Text shown START

This one is interesting as it is the only campaign that I plotted out pretty much entirely from start to finish. I wrote out an entire book detailing adventure-by-adventure and almost encounter-by-encounter how the game would play out as the struggling band of heroes started from nothing and became an epic band of Jedi Masters. I wish I could find that book. I wrote it in Novell PerfectWorks for Windows 95 (you can still read the press release on their website!) and printed it on my dot matrix printer. I felt like I was a big-time game designer!
It is very important to point out however that this game was not good because I had planned it out, it was good IN SPITE of it.
In reality the script I had created was way too restrictive and formulaic, and the guys had way too many ideas and ridiculous things they wanted to try for me to try and plot out the whole story arc. The core group was a 7-foot tall (human) quixotic Jedi named Wookie Nookie (yes, that's how he spelled it), a young Jedi apprentice named Kan Saga, a brash X-wing pilot named Chris Bahn and a bounty hunter who's name escapes me. They started out as a gang of loser stoners (based loosely on the cast of the film The Stoned Age). They had a ship called the Blue Torpedo and an archaic R1-droid named Snot Rag. The ship and the droid had a special mystique themselves - they specifically installed a faulty voice chip in the droid so that I had to speak in a dumb robot voice on his behalf (which was actually pretty fun).

Text shown END
Data shown START

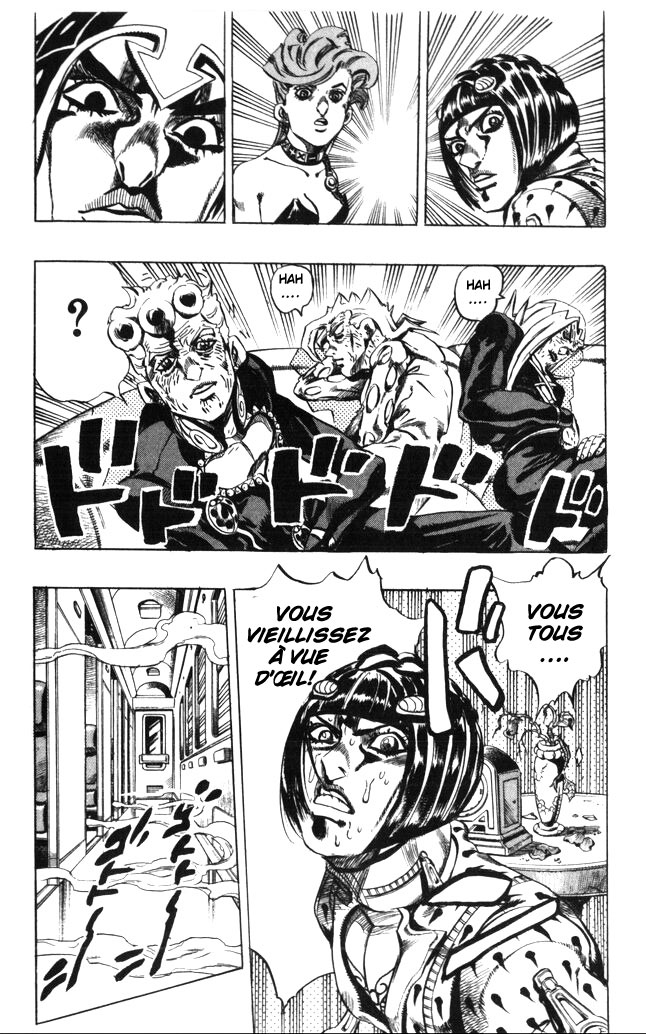 Read JoJo_s Bizarre Adventure Part 5  Golden Wind FR Manga Online
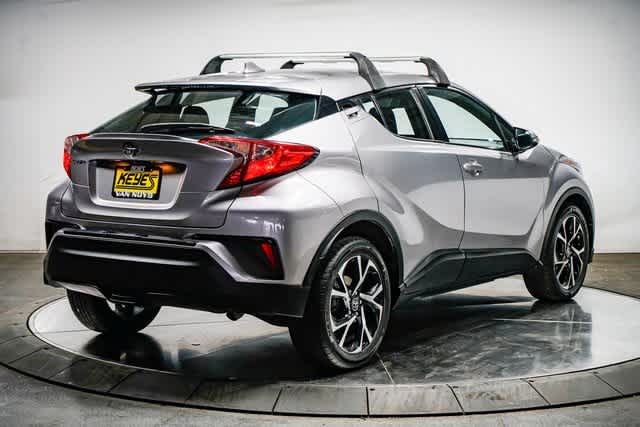 Thumbnail: 2018 Toyota C-HR - 5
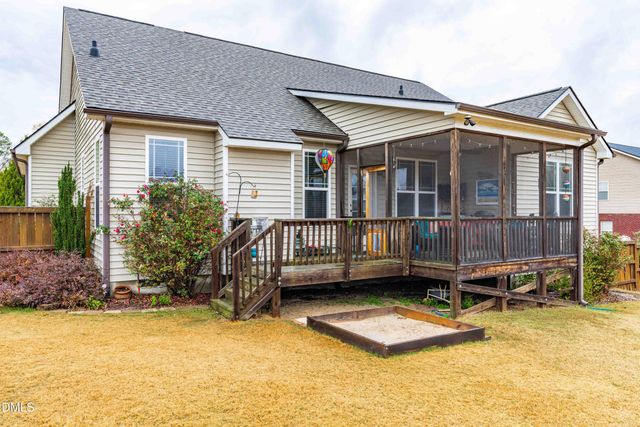 71 Suzanne Drive, Angier, NC 27501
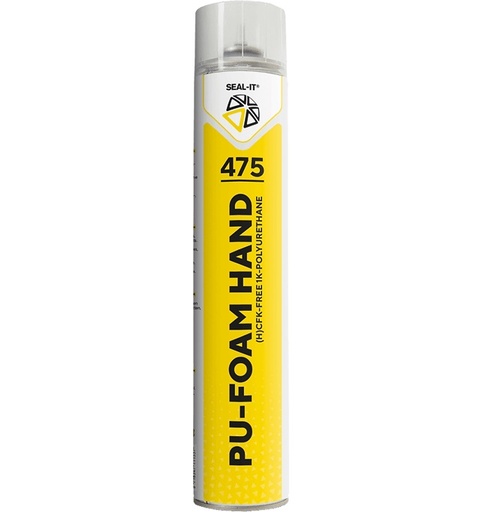 [2301524] Seal-it 475 PU-FOAM Hand 750 ml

Data shown END

# Aim of the exercise:
Carry on the account of the Star Wars role-playing campaign above, starting right after its last sentence.

# Result of this task:
Wookie was a favourite character of many because he was a goofy idiot who continually mocked his master (Luke Skywalker) for being a virgin (this was before Luke got married in the Extended Universe novels). Despite being a colossal fuck-up, he somehow became a Jedi Master himself in the end (and also a collector and connoisseur of fine art, for some reason). Kan also became a Jedi master, and his ultimate claim to fame was gleefully murdering Chris Bahn when in the final battle Bahn failed a Dark Side roll by ONE POINT and turned. Bahn didn't even get a chance to actually do anything evil - Kan jumped on him and slaughtered his ass without missing a beat.
In retrospect, Bahn was probably the most interesting character. During character creation Bahn joked that he would destroy 12 Star Destroyers in his career. The joke eventually grew into a challenge, and over the course of the campaign he took part in destroying exactly 11 of the Imperial behemoths - but then Kan Saga killed him before he took out the 12th one. He became a Jedi during his adventures as well, but never reached the heights of his illustrious allies as he diversified his skills; not only was he an ace pilot and military commander, he also owned a galaxy-wide shipping corporation and got married and had kids.
Maybe that's why Kan killed him - he was jealous.
There were other memorable characters. The bounty hunter who was there for pretty much every game but made such epically-poor character advancement choices that his character was totally useless and had to sit on the wayside whenever the other players did cool stuff. The other X-wing pilot who nicknamed his droid "Cumbucket" (think about it - he would often spend long journeys alone in a spaceship). The actual wookiee who was put on trial by his people for using his climbing claws against a living being, and then read the entire lyrics to Gowan's "A Criminal Mind" as his defense. Of course, no one else spoke wookiee, so all they heard was "RROOOWWWWRRR! RAAAWWWRRRR, ROOOORRROOWWW!!"
Damn that was a fun game. Anyone up for a session or two of Star Wars?
What was your favourite games/campaigns?